In a long career, he acted in many kabuki plays; but he was best known for his oyama roles.

His two adopted sons, Nakamura Baigyoku IV (四代目 中村梅玉) (Note: Real Name: Toshiyuki Kawamura (河村順之, Kawamura Toshiyuki).) and Nakamura Kaishun II (二代目 中村魁春) (Note: Real Name: Toyohide Hirano (平野豊栄, Hirano Toyohide).) are also Kabuki actors (just like his father, Utaemon VI's eldest son, Nakamura Baigyoku IV is currently a Living National Treasure (Note: Baigyoku IV was designated a Living National Treasure in 2022 and is currently one of six Kabuki actors who are Living National Treasures (the other five actors are: Bandō Tamasaburō V (which is also currently the only one of the six current Living National Treasures that is an onnagata), Kataoka Nizaemon XV, Nakamura Karoku V, Nakamura Tōzō VI and Onoe Kikugorō VII.)).

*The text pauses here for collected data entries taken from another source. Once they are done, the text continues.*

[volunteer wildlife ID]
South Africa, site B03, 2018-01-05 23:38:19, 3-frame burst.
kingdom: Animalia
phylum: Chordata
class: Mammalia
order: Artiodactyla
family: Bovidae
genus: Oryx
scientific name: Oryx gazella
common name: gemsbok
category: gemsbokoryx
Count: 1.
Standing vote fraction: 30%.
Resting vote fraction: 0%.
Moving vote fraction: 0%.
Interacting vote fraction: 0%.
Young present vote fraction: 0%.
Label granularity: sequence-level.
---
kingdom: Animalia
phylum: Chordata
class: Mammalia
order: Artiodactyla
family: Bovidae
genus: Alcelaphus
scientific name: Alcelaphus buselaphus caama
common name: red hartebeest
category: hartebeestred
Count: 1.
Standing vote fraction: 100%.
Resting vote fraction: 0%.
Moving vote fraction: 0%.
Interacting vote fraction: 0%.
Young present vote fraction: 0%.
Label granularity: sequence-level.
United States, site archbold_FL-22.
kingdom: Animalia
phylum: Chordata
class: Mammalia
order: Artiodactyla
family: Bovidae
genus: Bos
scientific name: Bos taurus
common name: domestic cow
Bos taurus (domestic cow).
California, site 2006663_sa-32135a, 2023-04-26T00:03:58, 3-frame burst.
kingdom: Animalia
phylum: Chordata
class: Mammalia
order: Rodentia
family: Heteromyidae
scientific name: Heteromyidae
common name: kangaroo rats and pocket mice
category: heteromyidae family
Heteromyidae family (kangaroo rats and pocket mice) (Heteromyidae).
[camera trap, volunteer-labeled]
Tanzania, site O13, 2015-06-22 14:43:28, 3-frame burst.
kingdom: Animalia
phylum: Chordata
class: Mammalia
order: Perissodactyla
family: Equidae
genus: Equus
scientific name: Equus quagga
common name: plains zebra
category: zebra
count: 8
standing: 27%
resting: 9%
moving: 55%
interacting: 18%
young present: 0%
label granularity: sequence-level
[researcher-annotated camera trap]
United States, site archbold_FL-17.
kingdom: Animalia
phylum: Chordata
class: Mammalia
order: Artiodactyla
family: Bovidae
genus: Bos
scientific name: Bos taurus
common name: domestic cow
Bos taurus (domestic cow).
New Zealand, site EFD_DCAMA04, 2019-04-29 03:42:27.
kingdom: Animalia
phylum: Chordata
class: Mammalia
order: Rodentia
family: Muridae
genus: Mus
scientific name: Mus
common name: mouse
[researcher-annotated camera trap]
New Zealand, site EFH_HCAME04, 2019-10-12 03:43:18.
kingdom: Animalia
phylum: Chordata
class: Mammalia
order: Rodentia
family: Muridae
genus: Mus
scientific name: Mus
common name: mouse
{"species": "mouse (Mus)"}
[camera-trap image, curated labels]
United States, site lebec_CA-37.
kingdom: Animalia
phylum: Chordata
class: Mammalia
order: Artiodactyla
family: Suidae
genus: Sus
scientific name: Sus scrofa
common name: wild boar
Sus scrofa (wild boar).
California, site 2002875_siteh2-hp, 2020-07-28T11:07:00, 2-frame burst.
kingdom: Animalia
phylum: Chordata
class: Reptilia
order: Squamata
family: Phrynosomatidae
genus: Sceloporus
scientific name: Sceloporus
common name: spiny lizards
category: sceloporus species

==Living National Treasure==
In 1968, the government of Japan designated him a Living National Treasure, which was a title acknowledging him as a "bearer of important intangible cultural assets." He was the youngest person in history to be recognised a such.

==Selected works==
In a statistical overview derived from writings by and about Nakamura Utaemon VI, OCLC/WorldCat encompasses roughly 6 works in 6 publications in 2 languages and 9 library holdings

- 2006 – (伽羅先代萩: 三幕五場, Meiboku sendai hagi: sanmaku goba) ISBN 9784835615981; OCLC 70233503
- 1993 – (鏡山旧錦絵: 通し狂言四幕六場, Kagamiyama kokyō no nishikie: tōshi kyōgen yonmaku rokuba) OCLC 054923943
- 1989 – (番町皿屋敷: 一幕二場, Banchō sarayashiki: hitomaku niba) OCLC 029849646
- 1984 – (大経師昔暦: おさん茂兵衛二幕三場, Daikyōji mukashigoyomi: osan mohee nimaku sanba) OCLC 054925804

==Honors==
- Japan Art Academy, 1963
- Order of Culture, 1979
- Praemium Imperiale, 1995
- Grand Cordon of the Order of the Sacred Treasure, 1996
==See also==
- List of people on stamps of Japan
- Shūmei

==Bibliography==
- Brandon, James R. "Myth and Reality: A Story of Kabuki during American Censorship, 1945-1949," Asian Theatre Journal, Volume 23, Number 1, Spring 2006, pp. 1–110.
- Leiter, Samuel L. (2006). Historical Dictionary of Japanese Traditional Theatre. Lanham, Maryland: Scarecrow Press. ISBN 978-0-8108-5527-4; OCLC 238637010
- __________. ( 2002). A Kabuki Reader: History and Performance. ISBN 9780765607041; ISBN 9780765607058; OCLC 182632867
- Nussbaum, Louis Frédéric and Käthe Roth. (2005). Japan Encyclopedia. Cambridge: Harvard University Press. ISBN 978-0-674-01753-5; OCLC 48943301
- Scott, Adolphe Clarence. (1955). The Kabuki Theatre of Japan. London: Allen & Unwin. OCLC 622644114
- Takeshi Kaneko. "A Man with the Brilliance of a Flower; Nakamura Utaemon VI," Yomiuri Shimbun. Spring 2009.